Mitigating Backdoors within Deep Neural Networks in Data-limited Configuration
This addresses security risks for users of outsourced or internet-collected DNN training data, offering a practical defense in scenarios with minimal clean data, though it is incremental as it builds on existing backdoor mitigation techniques.
The paper tackles the problem of backdoored deep neural networks in data-limited settings by proposing a method that ranks neurons based on suspiciousness scores, reducing attack success by over 50% with only ten clean samples on CIFAR-10 while maintaining model performance and running three times faster than baselines.

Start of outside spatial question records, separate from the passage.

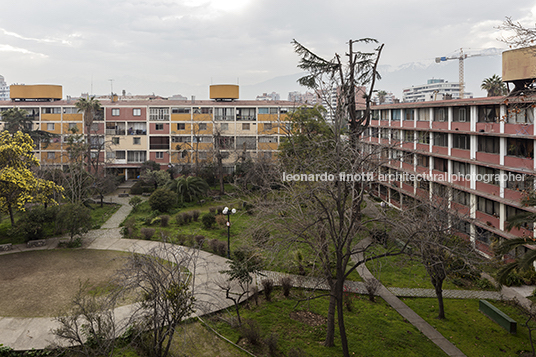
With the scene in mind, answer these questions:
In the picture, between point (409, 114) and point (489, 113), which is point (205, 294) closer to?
point (489, 113)

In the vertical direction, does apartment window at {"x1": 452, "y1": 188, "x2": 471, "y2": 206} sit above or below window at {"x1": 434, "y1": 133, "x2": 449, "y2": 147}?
below

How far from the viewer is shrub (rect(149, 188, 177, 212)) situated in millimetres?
33156

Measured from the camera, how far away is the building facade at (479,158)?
859 inches

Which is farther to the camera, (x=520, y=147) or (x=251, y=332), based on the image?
(x=520, y=147)

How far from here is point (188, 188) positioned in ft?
121

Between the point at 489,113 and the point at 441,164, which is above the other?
the point at 489,113

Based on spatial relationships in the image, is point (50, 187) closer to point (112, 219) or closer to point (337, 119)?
point (112, 219)

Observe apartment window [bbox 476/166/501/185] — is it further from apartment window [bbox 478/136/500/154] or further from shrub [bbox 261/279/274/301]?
shrub [bbox 261/279/274/301]

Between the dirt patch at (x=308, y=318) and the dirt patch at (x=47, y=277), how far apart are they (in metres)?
7.52

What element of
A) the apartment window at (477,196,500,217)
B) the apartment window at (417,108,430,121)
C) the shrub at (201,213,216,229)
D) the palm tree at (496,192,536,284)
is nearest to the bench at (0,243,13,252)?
the shrub at (201,213,216,229)

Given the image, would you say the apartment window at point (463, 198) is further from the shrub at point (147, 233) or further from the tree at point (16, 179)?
the tree at point (16, 179)

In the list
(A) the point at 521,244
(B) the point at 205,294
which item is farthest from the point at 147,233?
(A) the point at 521,244

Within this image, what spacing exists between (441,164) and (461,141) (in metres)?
3.38

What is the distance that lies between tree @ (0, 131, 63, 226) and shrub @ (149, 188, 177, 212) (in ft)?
29.4
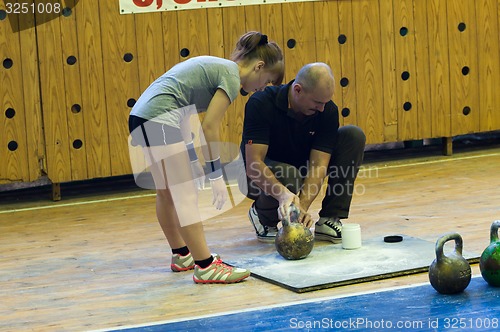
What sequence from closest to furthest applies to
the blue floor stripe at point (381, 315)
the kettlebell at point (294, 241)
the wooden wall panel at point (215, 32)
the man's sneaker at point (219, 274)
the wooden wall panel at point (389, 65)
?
the blue floor stripe at point (381, 315)
the man's sneaker at point (219, 274)
the kettlebell at point (294, 241)
the wooden wall panel at point (215, 32)
the wooden wall panel at point (389, 65)

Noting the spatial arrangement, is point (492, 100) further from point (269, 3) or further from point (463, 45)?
point (269, 3)

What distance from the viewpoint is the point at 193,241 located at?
342cm

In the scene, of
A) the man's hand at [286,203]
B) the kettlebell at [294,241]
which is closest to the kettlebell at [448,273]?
the kettlebell at [294,241]

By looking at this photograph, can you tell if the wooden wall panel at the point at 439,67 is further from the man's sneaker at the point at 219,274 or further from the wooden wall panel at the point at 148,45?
the man's sneaker at the point at 219,274

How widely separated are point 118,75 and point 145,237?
62.8 inches

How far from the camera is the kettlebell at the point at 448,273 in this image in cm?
298

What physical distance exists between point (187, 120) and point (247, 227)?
3.72ft

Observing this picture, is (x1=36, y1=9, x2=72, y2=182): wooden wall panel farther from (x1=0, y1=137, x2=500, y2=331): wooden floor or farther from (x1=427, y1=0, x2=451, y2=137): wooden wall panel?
(x1=427, y1=0, x2=451, y2=137): wooden wall panel

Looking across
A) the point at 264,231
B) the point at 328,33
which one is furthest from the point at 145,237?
the point at 328,33

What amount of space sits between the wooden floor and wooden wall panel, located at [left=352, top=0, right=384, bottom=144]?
32cm

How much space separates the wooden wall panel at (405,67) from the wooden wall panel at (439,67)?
14cm

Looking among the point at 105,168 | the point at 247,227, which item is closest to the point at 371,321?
the point at 247,227

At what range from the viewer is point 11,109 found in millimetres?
5566

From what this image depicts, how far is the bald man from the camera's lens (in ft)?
12.8
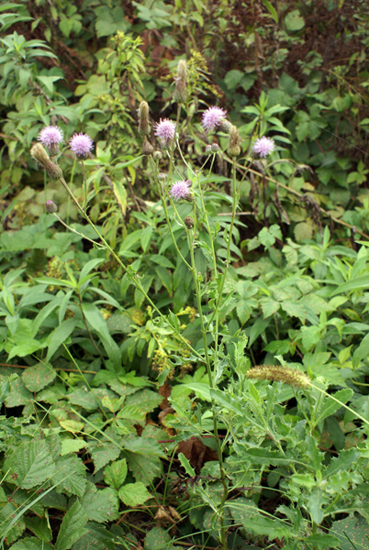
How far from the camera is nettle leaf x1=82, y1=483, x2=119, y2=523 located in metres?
1.20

As the capacity of deep neural networks (DNNs) increases, their need for huge amounts of data significantly grows. A common practice is to outsource the training process or collect more data over the Internet, which introduces the risks of a backdoored DNN. A backdoored DNN shows normal behavior on clean data while behaving maliciously once a trigger is injected into a sample at the test time. In such cases, the defender faces multiple difficulties. First, the available clean dataset may not be sufficient for fine-tuning and recovering the backdoored DNN. Second, it is impossible to recover the trigger in many real-world applications without information about it. In this paper, we formulate some characteristics of poisoned neurons. This backdoor suspiciousness score can rank network neurons according to their activation values, weights, and their relationship with other neurons in the same layer. Our experiments indicate the proposed method decreases the chance of attacks being successful by more than 50% with a tiny clean dataset, i.e., ten clean samples for the CIFAR-10 dataset, without significantly deteriorating the model's performance. Moreover, the proposed method runs three times as fast as baselines.